Rewrite the listing below, switching "brick building" to "stone building" wherever it occurs and changing nothing else. Leave the pictures out of your answer.

§ Records for this task:
— start —
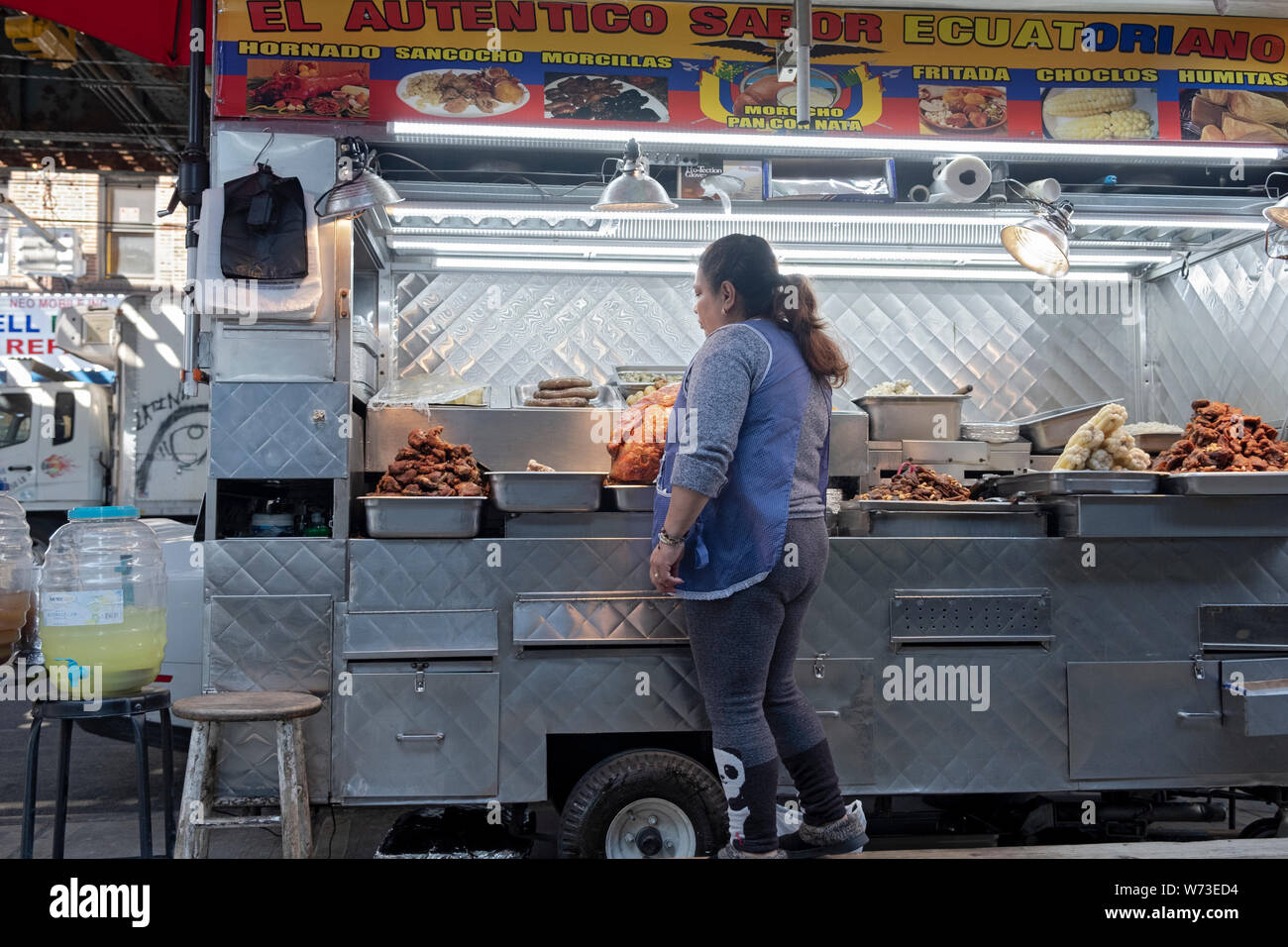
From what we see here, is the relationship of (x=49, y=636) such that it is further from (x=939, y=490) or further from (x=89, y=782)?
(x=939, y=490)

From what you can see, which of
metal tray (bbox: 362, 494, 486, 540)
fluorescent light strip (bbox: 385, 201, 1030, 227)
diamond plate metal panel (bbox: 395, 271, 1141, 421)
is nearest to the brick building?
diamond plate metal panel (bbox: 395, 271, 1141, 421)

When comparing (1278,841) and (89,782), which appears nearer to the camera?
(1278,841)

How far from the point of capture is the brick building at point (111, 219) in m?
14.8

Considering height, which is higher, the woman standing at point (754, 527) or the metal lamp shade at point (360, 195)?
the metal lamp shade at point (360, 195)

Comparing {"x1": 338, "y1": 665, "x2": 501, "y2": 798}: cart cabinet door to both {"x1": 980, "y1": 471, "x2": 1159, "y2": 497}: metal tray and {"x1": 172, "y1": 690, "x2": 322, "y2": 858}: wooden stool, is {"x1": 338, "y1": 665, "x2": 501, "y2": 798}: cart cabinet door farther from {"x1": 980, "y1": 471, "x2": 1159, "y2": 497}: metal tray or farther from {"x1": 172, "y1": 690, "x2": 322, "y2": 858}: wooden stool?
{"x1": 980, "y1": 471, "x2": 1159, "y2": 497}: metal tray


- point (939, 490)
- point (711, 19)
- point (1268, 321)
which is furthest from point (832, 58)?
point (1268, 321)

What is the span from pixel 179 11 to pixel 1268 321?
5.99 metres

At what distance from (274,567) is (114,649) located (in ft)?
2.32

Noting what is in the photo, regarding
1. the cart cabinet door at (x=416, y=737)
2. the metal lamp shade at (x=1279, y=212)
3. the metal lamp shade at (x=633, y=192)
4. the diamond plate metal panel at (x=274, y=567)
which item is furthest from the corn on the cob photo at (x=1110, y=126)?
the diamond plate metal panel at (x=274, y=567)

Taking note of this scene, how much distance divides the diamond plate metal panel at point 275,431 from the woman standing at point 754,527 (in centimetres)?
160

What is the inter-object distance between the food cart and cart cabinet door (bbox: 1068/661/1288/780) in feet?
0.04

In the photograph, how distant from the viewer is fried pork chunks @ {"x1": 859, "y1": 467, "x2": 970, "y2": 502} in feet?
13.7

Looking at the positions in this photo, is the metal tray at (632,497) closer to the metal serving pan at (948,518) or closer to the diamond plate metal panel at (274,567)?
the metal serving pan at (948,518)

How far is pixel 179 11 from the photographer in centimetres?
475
— end —
§ Finished task:
From what we see here, is the relationship of (x=49, y=636) such that it is further from (x=939, y=490) or further from (x=89, y=782)?
(x=939, y=490)

From what you can see, which of
metal tray (bbox: 362, 494, 486, 540)
fluorescent light strip (bbox: 385, 201, 1030, 227)
diamond plate metal panel (bbox: 395, 271, 1141, 421)
is nearest to the stone building?
diamond plate metal panel (bbox: 395, 271, 1141, 421)

When comparing (1278,841) and (89,782), which appears nearer to the camera?
(1278,841)

How far from the point of capture is the stone building at point (111, 219) in m?
14.8

Considering height, which is higher, the woman standing at point (754, 527) or the metal lamp shade at point (360, 195)?
the metal lamp shade at point (360, 195)

Comparing {"x1": 338, "y1": 665, "x2": 501, "y2": 798}: cart cabinet door to both {"x1": 980, "y1": 471, "x2": 1159, "y2": 497}: metal tray and {"x1": 172, "y1": 690, "x2": 322, "y2": 858}: wooden stool, is {"x1": 338, "y1": 665, "x2": 501, "y2": 798}: cart cabinet door farther from {"x1": 980, "y1": 471, "x2": 1159, "y2": 497}: metal tray or farther from {"x1": 172, "y1": 690, "x2": 322, "y2": 858}: wooden stool?
{"x1": 980, "y1": 471, "x2": 1159, "y2": 497}: metal tray


- point (939, 490)
- point (711, 19)
- point (1268, 321)
which is furthest from point (832, 58)?
point (1268, 321)

What is the span from pixel 179 11 to pixel 1268 321?
5.99 metres

At what distance from (274,567) is (114,649) located (in ft)?
2.32

Noting what is in the photo, regarding
1. the cart cabinet door at (x=416, y=737)
2. the metal lamp shade at (x=1279, y=212)
3. the metal lamp shade at (x=633, y=192)
4. the diamond plate metal panel at (x=274, y=567)
which item is furthest from the corn on the cob photo at (x=1110, y=126)?
the diamond plate metal panel at (x=274, y=567)

Taking note of this scene, how much distance divides the diamond plate metal panel at point 275,431 from the woman standing at point 754,527 (in centimetres)?
160

What is the inter-object distance between the food cart and cart cabinet door (bbox: 1068/661/1288/780) in feet?
0.04

In the photograph, how distant from the viewer is fried pork chunks @ {"x1": 859, "y1": 467, "x2": 970, "y2": 502} in feet?
13.7

Looking at the positions in this photo, is the metal tray at (632,497) closer to the metal serving pan at (948,518) or closer to the diamond plate metal panel at (274,567)?
the metal serving pan at (948,518)

How far is pixel 179 11 from the photographer in centimetres?
475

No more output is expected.